Extrait retenu:
============

La prospection est une des premières étapes qui précède l’investissement de capitaux en vue d’entreprendre les travaux d’exploitation minière. Du minerai doit être trouvé en quantité suffisante avant que des capitaux soient investis en vue de la mise en valeur minière et de la production. La plupart du temps, les activités de prospection ne sont pas fructueuses. Beaucoup de temps peut s’écouler entre les étapes de la prospection, de la mise en valeur minière et de la production en tant que telle.

On peut en dire autant d’un grand nombre d’entreprises.

[35]  Dans la décision Newell c. La Reine, 2010 CCI 196, le juge Margeson a conclu que bien que le contribuable n’ait pas gagné de revenus durant les années faisant l’objet de l’examen, ce facteur n’était pas concluant (au paragraphe 143). L’arrêt Stewart confirme cette proposition, à savoir que l’inexistence de revenus n’est pas un facteur déterminant pour savoir si les activités d’un contribuable constituent une source de revenus.

[36]  M. Larkin a connu du succès dans le passé et il a gagné des sommes importantes; il a payé beaucoup d’impôts sur les revenus de ses entreprises passées. Il continue de rechercher des occasions similaires dans l’espoir de renouer avec le succès. Son expérience antérieure en matière de pertes et de profits dans ses entreprises milite en faveur d’une conclusion selon laquelle il exploitait une entreprise.

[37]  Les qualifications de M. Larkin pour exercer des activités commerciales dans l’industrie des ressources naturelles ne sont pas remises en question, étant donné qu’il a obtenu une licence en géologie et qu’il a travaillé dans l’industrie des ressources naturelles pendant la majeure partie de sa vie professionnelle. Il a également une connaissance des pratiques commerciales puisqu’il a obtenu un MBA. Il a consacré beaucoup de temps et de ressources à la recherche d’occasions dans ce secteur économique et il continuera probablement à le faire. Sa formation et son expérience militent en faveur d’une conclusion selon laquelle il dirigeait une entreprise.

============

(Questions spatiales à partir d'images)
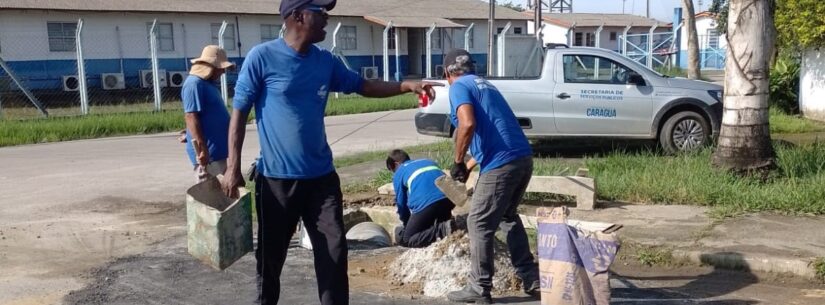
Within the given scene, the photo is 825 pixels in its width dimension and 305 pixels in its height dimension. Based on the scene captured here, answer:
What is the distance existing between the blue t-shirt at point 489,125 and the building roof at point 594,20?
143 ft

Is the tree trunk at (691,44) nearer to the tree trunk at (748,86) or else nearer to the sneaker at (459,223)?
the tree trunk at (748,86)

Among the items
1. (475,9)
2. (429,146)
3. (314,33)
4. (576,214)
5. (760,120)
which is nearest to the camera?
(314,33)

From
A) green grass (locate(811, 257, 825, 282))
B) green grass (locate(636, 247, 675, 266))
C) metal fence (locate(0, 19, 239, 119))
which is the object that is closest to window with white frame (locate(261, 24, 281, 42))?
metal fence (locate(0, 19, 239, 119))

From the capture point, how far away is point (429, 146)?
1288 cm

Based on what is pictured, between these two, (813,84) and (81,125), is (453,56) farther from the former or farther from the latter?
(81,125)

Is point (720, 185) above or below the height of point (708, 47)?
below

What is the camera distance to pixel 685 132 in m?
11.4

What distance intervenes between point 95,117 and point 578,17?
40.8 meters

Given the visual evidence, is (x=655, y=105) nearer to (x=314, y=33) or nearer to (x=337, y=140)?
(x=337, y=140)

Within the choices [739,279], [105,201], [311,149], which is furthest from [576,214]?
[105,201]

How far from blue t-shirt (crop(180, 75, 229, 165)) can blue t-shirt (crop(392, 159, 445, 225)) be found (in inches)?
63.0

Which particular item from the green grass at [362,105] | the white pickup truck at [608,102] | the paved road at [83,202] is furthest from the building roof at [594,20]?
the white pickup truck at [608,102]

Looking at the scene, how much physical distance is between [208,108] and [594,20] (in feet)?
156

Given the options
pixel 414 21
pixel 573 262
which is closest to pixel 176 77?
pixel 414 21
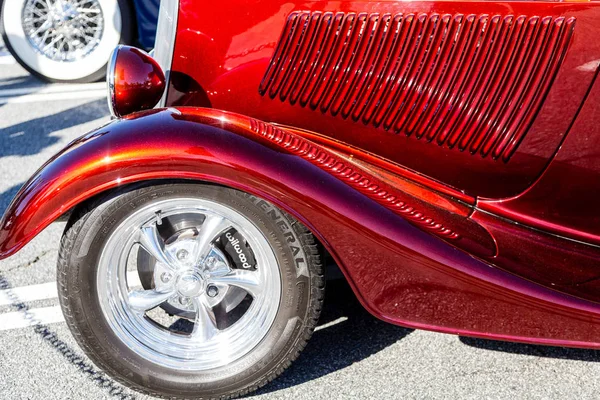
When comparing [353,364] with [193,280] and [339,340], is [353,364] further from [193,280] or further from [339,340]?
[193,280]

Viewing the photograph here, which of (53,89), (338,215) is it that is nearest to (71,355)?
(338,215)


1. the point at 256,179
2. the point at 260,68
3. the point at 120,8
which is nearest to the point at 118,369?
the point at 256,179

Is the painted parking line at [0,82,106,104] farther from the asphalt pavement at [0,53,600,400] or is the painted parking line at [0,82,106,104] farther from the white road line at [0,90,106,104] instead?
the asphalt pavement at [0,53,600,400]

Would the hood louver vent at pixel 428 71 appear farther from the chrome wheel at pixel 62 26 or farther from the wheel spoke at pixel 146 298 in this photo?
the chrome wheel at pixel 62 26

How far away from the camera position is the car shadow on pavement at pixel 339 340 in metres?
2.48

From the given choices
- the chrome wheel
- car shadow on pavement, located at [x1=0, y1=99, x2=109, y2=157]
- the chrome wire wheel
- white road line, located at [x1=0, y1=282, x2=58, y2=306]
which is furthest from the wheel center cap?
the chrome wheel

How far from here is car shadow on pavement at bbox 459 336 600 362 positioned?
254 centimetres

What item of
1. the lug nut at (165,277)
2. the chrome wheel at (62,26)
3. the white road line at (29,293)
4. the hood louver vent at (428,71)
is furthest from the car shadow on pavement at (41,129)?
the hood louver vent at (428,71)

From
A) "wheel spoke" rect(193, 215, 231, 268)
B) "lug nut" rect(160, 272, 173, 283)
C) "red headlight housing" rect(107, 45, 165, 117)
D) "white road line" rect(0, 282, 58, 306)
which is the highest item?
"red headlight housing" rect(107, 45, 165, 117)

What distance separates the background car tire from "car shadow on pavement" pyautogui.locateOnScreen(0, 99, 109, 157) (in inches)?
16.7

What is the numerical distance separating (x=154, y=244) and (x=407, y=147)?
0.88 metres

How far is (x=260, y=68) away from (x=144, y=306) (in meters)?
0.86

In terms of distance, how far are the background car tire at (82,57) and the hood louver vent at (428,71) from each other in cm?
341

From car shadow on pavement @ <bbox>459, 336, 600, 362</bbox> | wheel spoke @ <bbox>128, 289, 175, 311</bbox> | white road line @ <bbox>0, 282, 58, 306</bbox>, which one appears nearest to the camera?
wheel spoke @ <bbox>128, 289, 175, 311</bbox>
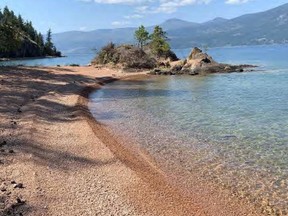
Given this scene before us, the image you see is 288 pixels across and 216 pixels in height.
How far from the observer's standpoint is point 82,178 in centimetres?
1314

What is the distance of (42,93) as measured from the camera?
3359 centimetres

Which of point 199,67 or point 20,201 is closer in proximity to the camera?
point 20,201

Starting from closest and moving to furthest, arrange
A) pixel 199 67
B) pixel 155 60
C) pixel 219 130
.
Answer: pixel 219 130, pixel 199 67, pixel 155 60

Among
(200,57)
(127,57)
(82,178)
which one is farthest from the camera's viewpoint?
(127,57)

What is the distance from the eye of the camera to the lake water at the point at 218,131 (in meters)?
13.9

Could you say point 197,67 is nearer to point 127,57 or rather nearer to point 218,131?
point 127,57

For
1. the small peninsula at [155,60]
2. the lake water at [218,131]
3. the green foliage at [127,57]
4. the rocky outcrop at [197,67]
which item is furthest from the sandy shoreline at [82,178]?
the green foliage at [127,57]

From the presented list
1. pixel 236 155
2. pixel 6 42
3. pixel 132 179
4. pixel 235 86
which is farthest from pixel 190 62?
pixel 132 179

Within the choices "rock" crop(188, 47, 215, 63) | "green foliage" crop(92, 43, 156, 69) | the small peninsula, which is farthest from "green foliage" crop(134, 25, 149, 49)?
"rock" crop(188, 47, 215, 63)

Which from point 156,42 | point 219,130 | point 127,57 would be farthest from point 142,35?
point 219,130

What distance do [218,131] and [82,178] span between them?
31.6 feet

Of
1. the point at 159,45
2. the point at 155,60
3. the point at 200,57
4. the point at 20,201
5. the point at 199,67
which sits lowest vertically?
the point at 20,201

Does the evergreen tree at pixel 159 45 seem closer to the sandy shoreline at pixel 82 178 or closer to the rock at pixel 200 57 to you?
the rock at pixel 200 57

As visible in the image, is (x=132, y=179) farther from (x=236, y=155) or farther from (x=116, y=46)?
(x=116, y=46)
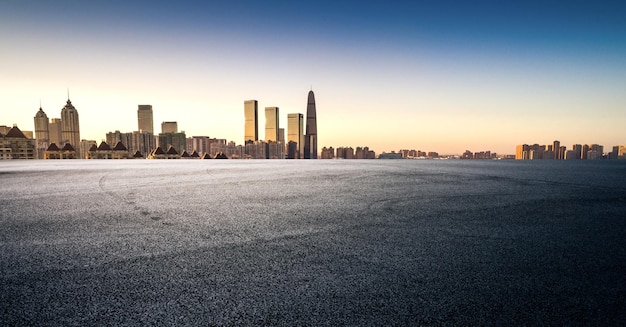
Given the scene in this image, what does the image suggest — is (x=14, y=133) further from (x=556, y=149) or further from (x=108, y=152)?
(x=556, y=149)

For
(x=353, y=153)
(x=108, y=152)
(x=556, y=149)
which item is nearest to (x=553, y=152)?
(x=556, y=149)

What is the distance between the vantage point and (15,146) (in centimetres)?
8169

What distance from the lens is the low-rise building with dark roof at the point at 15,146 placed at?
80.2 m

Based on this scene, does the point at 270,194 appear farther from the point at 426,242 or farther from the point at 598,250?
the point at 598,250

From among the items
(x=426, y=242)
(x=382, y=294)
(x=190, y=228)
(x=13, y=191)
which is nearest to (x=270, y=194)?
(x=190, y=228)

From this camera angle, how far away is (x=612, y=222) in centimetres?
600

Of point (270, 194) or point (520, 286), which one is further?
point (270, 194)

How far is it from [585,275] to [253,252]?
3.87 m

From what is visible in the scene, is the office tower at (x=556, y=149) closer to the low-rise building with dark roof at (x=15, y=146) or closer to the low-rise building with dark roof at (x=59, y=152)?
the low-rise building with dark roof at (x=59, y=152)

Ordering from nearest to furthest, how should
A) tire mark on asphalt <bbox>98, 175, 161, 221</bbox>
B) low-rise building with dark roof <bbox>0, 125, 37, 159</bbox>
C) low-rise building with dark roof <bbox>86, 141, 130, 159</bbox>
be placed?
tire mark on asphalt <bbox>98, 175, 161, 221</bbox> < low-rise building with dark roof <bbox>0, 125, 37, 159</bbox> < low-rise building with dark roof <bbox>86, 141, 130, 159</bbox>

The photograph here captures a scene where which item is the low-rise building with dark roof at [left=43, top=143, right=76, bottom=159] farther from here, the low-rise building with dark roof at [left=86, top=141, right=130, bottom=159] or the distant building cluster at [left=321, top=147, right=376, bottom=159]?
the distant building cluster at [left=321, top=147, right=376, bottom=159]

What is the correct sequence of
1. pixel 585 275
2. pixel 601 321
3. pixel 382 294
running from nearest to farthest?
pixel 601 321
pixel 382 294
pixel 585 275

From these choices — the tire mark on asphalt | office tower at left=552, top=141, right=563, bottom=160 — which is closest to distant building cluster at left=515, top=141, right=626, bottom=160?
office tower at left=552, top=141, right=563, bottom=160

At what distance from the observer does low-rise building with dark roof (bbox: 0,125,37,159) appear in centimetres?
8019
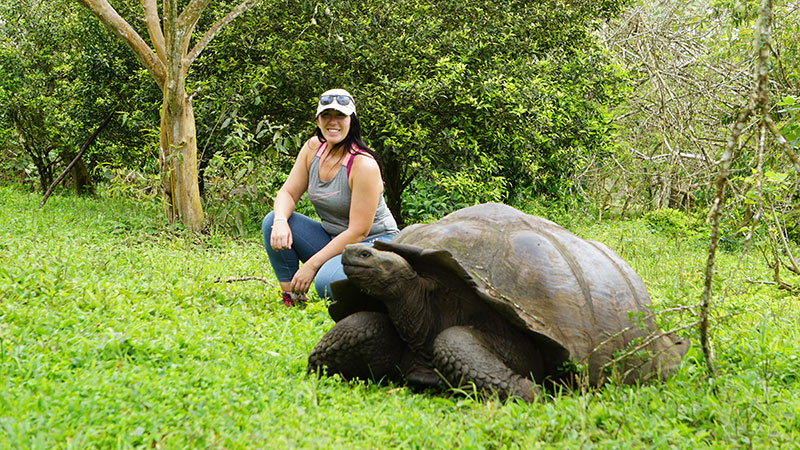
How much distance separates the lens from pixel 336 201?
319 cm

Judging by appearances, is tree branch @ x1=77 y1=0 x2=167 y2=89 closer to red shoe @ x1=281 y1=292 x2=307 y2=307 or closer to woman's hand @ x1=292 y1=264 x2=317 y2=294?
red shoe @ x1=281 y1=292 x2=307 y2=307

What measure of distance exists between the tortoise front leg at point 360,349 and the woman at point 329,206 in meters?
0.58

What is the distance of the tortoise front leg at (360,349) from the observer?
2348mm

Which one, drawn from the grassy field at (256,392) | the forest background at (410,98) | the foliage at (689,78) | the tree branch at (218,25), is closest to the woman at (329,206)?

============

Énoncé: Recopiez fidèlement le passage de l'extrait sur l'affaire Larkin qui s'ouvre sur les mots « La prospection est » et se ferme sur « tant que telle. ».

Résultat:
La prospection est une des premières étapes qui précède l’investissement de capitaux en vue d’entreprendre les travaux d’exploitation minière. Du minerai doit être trouvé en quantité suffisante avant que des capitaux soient investis en vue de la mise en valeur minière et de la production. La plupart du temps, les activités de prospection ne sont pas fructueuses. Beaucoup de temps peut s’écouler entre les étapes de la prospection, de la mise en valeur minière et de la production en tant que telle.